You are already familiar with the OEMol, which you have learned is a concrete class which can support the OEMolBase API and can be passed to functions which take an OEMolBase as an argument. In the following chapters, you will discover that an OEMol provides the API of the OEMCMolBaseT class in addition to that of the OEMolBase. Further, an OEMol can be passed to any function which takes either and OEMolBase or an OEMCMolBaseT as an argument.
An OEGraphMol is an additional concrete class similar to the OEMol which provides access to only the OEMolBase API. An OEGraphMol can be passed to any function which takes an OEMolBase argument, but not to a function which takes an OEMCMolBaseT argument. A OEGraphMol does not inherit from OEMolBase.

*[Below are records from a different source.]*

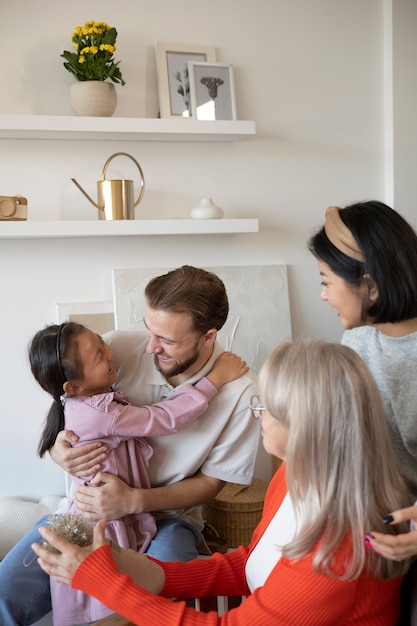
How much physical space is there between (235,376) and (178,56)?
5.74 ft

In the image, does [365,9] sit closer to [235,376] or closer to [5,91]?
[5,91]

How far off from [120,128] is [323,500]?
2.16 metres

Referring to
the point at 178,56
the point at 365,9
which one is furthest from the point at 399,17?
the point at 178,56

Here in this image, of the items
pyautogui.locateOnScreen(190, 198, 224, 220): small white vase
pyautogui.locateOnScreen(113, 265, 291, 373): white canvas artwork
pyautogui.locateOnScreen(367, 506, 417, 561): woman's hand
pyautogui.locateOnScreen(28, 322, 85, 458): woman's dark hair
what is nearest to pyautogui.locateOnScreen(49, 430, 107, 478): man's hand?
pyautogui.locateOnScreen(28, 322, 85, 458): woman's dark hair

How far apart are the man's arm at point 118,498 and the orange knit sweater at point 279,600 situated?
1.49 feet

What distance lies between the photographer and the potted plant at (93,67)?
2.95 meters

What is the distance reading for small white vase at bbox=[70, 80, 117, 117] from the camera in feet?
9.82

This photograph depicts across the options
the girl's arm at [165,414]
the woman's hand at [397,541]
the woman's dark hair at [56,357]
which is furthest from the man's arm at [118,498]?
the woman's hand at [397,541]

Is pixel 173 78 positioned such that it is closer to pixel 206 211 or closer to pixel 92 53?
pixel 92 53

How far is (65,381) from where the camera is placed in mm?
1968

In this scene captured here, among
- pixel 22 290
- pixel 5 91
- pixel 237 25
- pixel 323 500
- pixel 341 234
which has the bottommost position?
pixel 323 500

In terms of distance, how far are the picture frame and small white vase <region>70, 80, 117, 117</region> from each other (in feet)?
1.26

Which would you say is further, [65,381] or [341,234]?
[65,381]

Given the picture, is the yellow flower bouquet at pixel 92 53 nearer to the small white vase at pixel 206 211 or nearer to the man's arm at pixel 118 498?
the small white vase at pixel 206 211
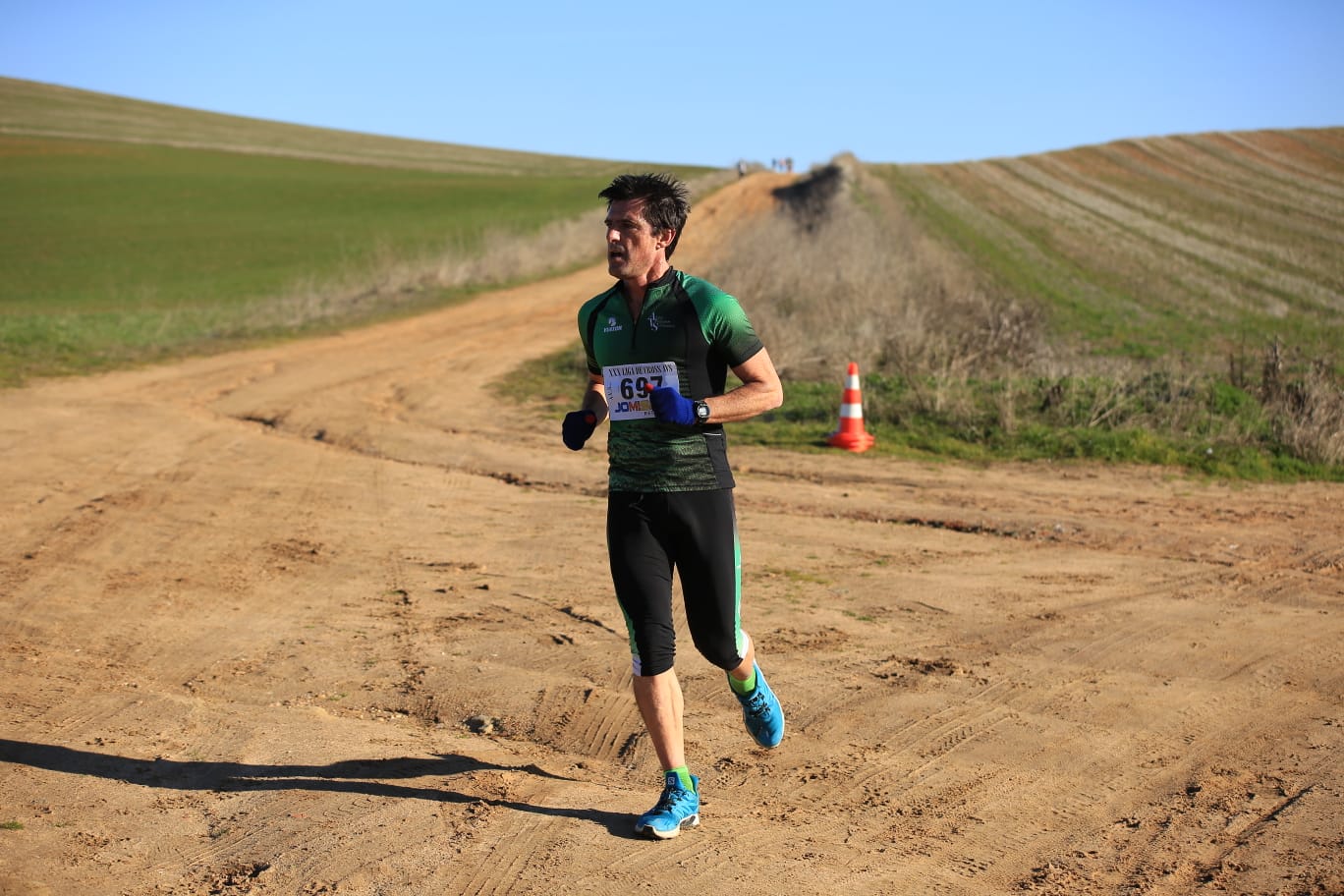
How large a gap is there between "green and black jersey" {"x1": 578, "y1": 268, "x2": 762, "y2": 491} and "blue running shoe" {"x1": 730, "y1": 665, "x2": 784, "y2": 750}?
916 mm

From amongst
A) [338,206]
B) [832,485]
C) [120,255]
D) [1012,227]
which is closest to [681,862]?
[832,485]

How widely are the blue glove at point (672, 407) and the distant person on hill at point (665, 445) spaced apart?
58 mm

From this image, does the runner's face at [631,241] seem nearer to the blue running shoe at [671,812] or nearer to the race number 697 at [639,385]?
the race number 697 at [639,385]

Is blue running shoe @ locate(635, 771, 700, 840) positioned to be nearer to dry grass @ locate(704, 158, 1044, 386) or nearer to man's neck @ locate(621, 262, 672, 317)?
man's neck @ locate(621, 262, 672, 317)

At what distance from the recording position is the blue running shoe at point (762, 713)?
4.59m

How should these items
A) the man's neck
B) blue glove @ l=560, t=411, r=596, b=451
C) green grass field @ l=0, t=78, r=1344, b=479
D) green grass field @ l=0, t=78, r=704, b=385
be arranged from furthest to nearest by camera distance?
green grass field @ l=0, t=78, r=704, b=385 < green grass field @ l=0, t=78, r=1344, b=479 < blue glove @ l=560, t=411, r=596, b=451 < the man's neck

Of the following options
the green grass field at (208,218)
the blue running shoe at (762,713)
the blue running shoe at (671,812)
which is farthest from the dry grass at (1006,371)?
the green grass field at (208,218)

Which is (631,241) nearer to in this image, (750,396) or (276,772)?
(750,396)

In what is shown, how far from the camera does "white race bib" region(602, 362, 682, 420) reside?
4.12 metres

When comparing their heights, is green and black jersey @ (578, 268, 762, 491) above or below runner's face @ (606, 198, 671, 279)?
below

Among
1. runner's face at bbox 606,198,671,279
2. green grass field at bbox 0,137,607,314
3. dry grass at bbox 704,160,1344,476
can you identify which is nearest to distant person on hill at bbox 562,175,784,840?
runner's face at bbox 606,198,671,279

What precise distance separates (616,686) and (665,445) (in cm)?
205

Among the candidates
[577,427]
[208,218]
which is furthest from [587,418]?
[208,218]

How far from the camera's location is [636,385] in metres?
4.15
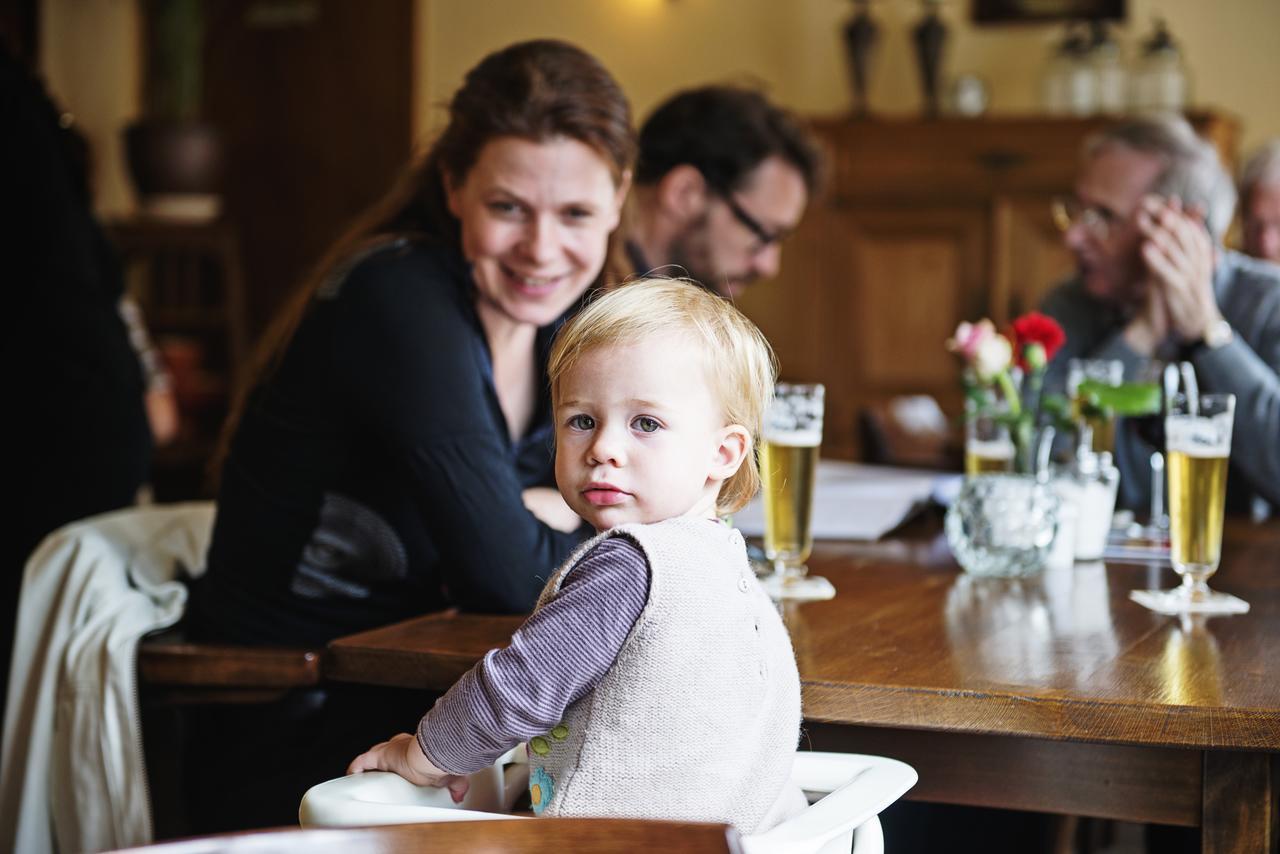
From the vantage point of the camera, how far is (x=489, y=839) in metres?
0.73

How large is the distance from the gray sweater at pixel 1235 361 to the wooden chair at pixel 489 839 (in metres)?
1.73

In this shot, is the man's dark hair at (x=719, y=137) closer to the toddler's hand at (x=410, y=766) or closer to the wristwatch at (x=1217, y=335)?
the wristwatch at (x=1217, y=335)

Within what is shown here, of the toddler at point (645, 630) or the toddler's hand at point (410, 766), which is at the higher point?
the toddler at point (645, 630)

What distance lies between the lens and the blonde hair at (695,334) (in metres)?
1.06

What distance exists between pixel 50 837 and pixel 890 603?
3.10ft

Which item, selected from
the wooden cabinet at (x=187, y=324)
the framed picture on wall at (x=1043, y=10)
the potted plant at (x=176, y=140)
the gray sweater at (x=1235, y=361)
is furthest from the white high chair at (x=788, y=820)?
the framed picture on wall at (x=1043, y=10)

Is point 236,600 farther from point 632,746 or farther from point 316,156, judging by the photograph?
point 316,156

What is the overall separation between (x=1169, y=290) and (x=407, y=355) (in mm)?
1408

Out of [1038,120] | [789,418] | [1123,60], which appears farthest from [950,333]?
[789,418]

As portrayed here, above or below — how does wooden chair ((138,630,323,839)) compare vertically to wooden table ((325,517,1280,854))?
below

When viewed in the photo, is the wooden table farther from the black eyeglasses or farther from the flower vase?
the flower vase

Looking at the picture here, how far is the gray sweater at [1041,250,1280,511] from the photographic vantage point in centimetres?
222

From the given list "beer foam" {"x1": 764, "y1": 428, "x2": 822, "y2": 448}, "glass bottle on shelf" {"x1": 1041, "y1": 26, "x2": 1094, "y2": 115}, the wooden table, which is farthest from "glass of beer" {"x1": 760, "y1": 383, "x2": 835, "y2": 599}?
"glass bottle on shelf" {"x1": 1041, "y1": 26, "x2": 1094, "y2": 115}

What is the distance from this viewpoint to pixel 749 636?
104 cm
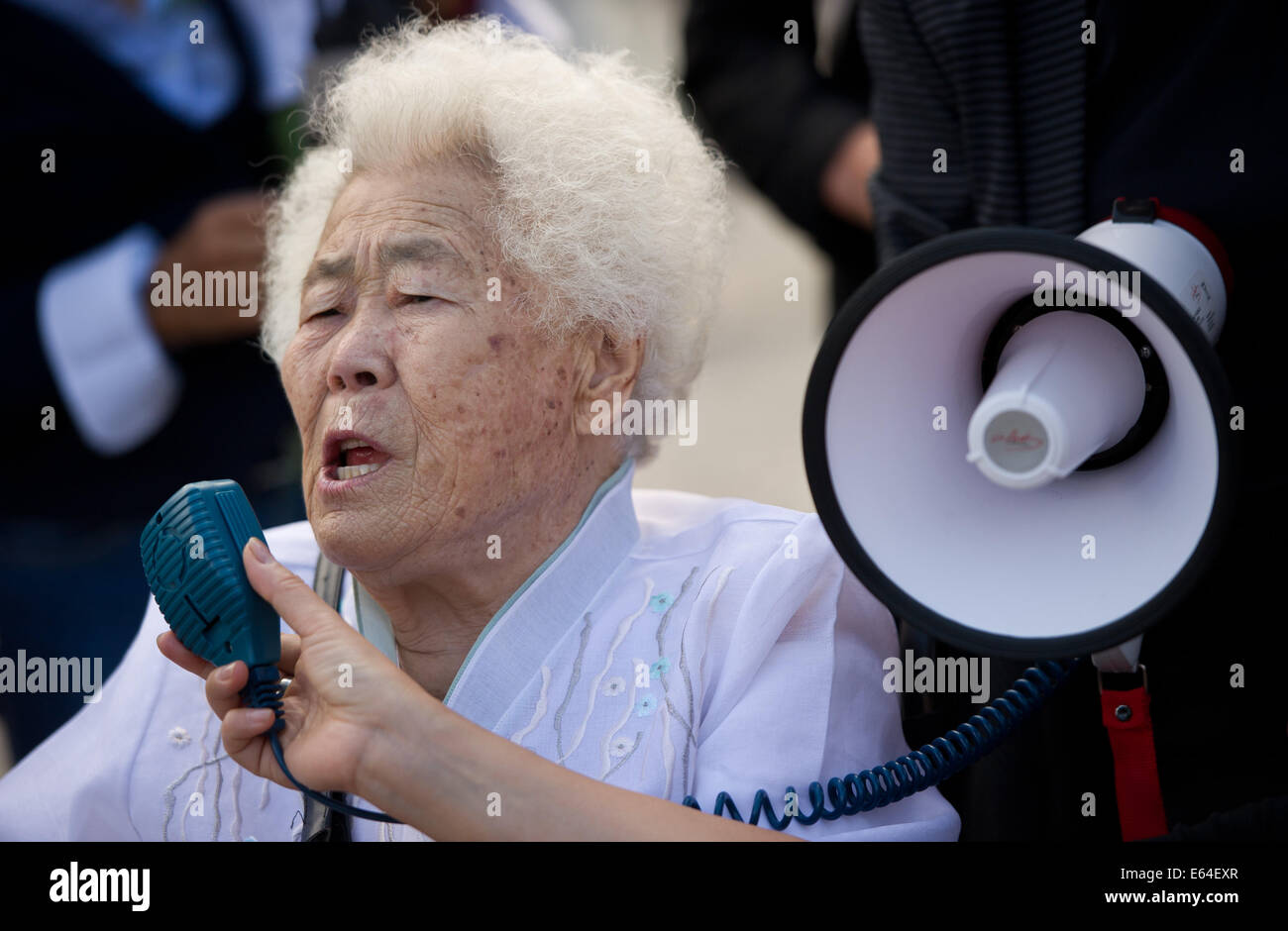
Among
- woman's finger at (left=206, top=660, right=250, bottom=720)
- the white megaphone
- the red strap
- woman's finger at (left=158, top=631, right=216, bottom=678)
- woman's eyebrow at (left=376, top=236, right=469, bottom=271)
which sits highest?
woman's eyebrow at (left=376, top=236, right=469, bottom=271)

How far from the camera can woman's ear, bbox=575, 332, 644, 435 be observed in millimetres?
2107

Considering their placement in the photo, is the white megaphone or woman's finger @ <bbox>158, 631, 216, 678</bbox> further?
woman's finger @ <bbox>158, 631, 216, 678</bbox>

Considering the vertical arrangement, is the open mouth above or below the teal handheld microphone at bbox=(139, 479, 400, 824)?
above

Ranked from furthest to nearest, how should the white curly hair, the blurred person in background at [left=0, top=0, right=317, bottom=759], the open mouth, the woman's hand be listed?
the blurred person in background at [left=0, top=0, right=317, bottom=759] < the white curly hair < the open mouth < the woman's hand

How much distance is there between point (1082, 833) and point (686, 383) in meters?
0.92

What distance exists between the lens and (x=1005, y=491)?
1.71 metres

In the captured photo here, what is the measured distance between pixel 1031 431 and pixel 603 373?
2.65 feet

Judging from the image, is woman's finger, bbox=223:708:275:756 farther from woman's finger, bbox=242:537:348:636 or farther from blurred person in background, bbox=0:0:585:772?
blurred person in background, bbox=0:0:585:772

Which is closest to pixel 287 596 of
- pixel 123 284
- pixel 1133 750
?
pixel 1133 750

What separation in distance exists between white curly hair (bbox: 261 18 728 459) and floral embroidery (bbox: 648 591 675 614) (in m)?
0.30

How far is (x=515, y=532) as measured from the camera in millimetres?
2025

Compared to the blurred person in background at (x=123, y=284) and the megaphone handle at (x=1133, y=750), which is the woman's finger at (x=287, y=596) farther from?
the blurred person in background at (x=123, y=284)

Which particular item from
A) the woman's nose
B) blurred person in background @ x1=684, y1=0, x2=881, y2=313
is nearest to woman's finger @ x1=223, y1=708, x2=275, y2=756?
the woman's nose
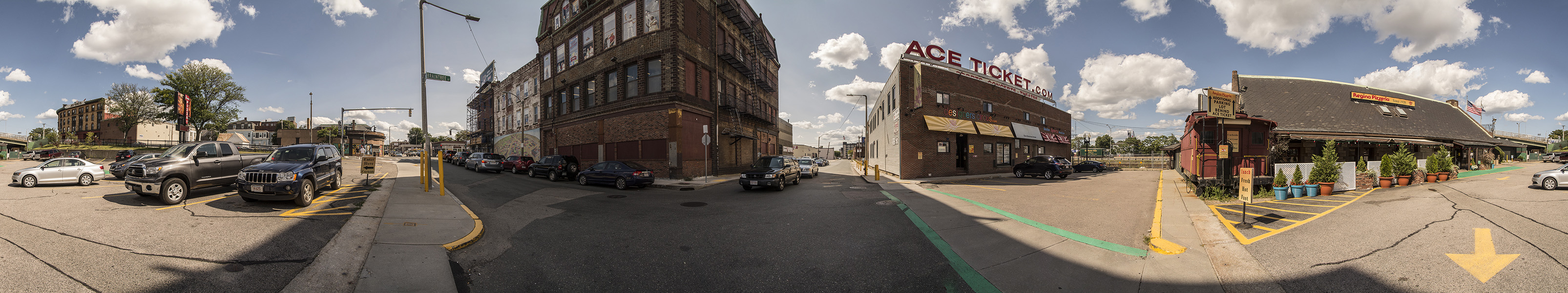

This is analogous to an OEMol not inheriting from an OEMCMolBaseT. In both cases, this is for efficiency.
Simplistic OEChem inheritance scheme: OEBase | | OEMolBase ---------------- OEGraphMol | | OEMCMolBaseT ------------- OEMol <- indicates inheritance -- indicates API correspondence without inheritance
Now a programmer has two OEChem molecules to choose among, the OEMol and the OEGraphMol. As you have already learned, an OEMol supplies the entire API supplied by the OEGraphMol, so if there is any doubt which molecule to choose, the OEMol is a safe choice. However, in instances when you are certain that the code you are writing will never need to manage molecules with multiple conformations, it is safe (and can be more efficient) to use an OEGraphMol.
To this point, our discussion of molecules has neglected to cover the API provided by the OEBase class. This will be covered in subsequent chapters.